Sim Shagaya, the Nigerian serial tech entrepreneur who is known for founding Konga, E-motion, the now-defunct Dealdey, and four other lesser-known ventures, has been busy building yet another tech startup for quite some time now.
His latest venture is an edtech startup known as uLesson — which may not be fully up and running at the moment — but has managed to raise the sum of USD 3.1 Mn from TLcom Capital for its seed round.
— Sim Shagaya (@SimShagaya) November 26, 2019
uLesson is integrating mobile platforms, SD cards, culture-specific curriculum and a network of tutors to bridge educational gaps for secondary school students in Nigeria and beyond.
uLesson has been built to supplement secondary school education. It is also intended as a more affordable and effective alternative to private tutors.
The platform allows learners to experience personalised learning, practice tests, region-specific mock tests and assessed performance and progress for students and parents, including rich reporting dashboards for detailed analysis.
The startup, which was founded early this year, is headquartered in Lagos, Nigeria, though it has a production studio in Jos — a city in Plateau State in Nigeria’s Middle-Belt region, which happens to be Shagaya’s state of origin. Incidentally, Shagaya also serves the State as an advisor to the Governor.
As per the press release, the startup has been in the development phase and plans to officially launch in Nigeria in February 2020, before moving on to Ghana, Sierra Leone, and The Gambia.

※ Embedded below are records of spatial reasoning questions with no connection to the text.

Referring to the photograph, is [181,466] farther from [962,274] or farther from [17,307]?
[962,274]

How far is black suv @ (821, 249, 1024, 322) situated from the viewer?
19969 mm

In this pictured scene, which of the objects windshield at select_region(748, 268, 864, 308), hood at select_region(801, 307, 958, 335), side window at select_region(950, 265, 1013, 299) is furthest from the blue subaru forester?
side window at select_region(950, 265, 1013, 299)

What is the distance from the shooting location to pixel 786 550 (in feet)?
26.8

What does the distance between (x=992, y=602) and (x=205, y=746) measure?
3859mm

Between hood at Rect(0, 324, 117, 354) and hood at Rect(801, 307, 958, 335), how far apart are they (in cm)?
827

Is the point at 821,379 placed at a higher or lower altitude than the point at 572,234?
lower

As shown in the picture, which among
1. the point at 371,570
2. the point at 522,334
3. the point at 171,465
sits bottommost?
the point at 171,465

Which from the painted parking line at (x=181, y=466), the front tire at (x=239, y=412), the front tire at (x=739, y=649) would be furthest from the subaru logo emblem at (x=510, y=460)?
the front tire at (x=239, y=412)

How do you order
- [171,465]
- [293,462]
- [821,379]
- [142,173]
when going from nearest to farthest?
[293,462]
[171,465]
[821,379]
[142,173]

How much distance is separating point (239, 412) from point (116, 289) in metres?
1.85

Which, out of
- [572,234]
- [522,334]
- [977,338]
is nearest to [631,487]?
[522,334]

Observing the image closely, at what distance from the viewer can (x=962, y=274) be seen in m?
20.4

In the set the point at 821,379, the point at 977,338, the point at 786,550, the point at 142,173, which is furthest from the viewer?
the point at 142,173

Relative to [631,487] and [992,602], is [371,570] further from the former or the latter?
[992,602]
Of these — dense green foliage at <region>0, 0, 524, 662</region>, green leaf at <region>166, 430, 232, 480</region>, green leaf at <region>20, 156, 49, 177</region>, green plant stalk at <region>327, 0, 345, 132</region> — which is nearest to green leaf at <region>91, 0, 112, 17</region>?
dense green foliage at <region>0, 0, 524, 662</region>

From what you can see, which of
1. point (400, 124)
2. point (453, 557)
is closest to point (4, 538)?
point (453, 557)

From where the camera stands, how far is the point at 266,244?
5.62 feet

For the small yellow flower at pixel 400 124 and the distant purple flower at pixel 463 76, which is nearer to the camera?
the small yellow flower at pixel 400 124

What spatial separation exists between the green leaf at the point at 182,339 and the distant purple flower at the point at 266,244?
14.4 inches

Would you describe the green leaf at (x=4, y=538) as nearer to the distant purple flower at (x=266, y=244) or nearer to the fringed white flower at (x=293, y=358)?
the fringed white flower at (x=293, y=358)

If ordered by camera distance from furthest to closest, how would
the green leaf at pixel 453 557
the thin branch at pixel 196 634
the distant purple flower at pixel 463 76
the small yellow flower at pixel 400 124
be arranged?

“We’re targeting Anglophone West Africa…for a market of effectively 300 million people,” Shagaya told TechCrunch over a phone call.
“We have this massive gap…We’re adding more babies in this country nominally than all of Western Europe…Even if the [Nigerian] government was super efficient, it couldn’t catch up with the educational needs of the young people that are coming up,” Shagaya said.
The Nigerian tech entrepreneur appears to have done his homework on the demand for the edtech product, citing the relevance of education across households in West Africa and the structural deficiencies which mean that there is only 1 teacher for every 70 students in Nigeria, as an indication uLesson can be a winner.
uLesson is looking to plug the education gap by offering an app-based intensive home education kit. The kit will be made available to users who pay an upfront yearly subscription fee of just USD 70.00 and there is also a pay-as-you-go plan for users who prefer smaller plans.
An SD card, a set of headphones, and a dongle will all be included in the uLesson product pack.
SD cards are included in the uLesson pack as a way of minimizing data and streaming costs which may be too steep for some users in trying to access the startup’s content and performance assessment.
According to Shagaya, the curriculum on the uLesson program will include practice tests and tailored content around math, physics, chemistry, and biology. The venture has already created 3000 animated videos for core subjects.
In addition, there is also a human component to the uLesson programme. By design, the startup will be deploying a network of counselors in major distribution areas to instruct on how to use the app and keep up with lesson plans.
As part of the seed round, Ido Sum and Omobola Johnson, partners in TLcom’s executive team, will join the board alongside former Konga CEO, Shola Adekoya.
This post has been updated to reflect that two TLcom Capital partners and a former CEO at Konga have all joined the uLesson board.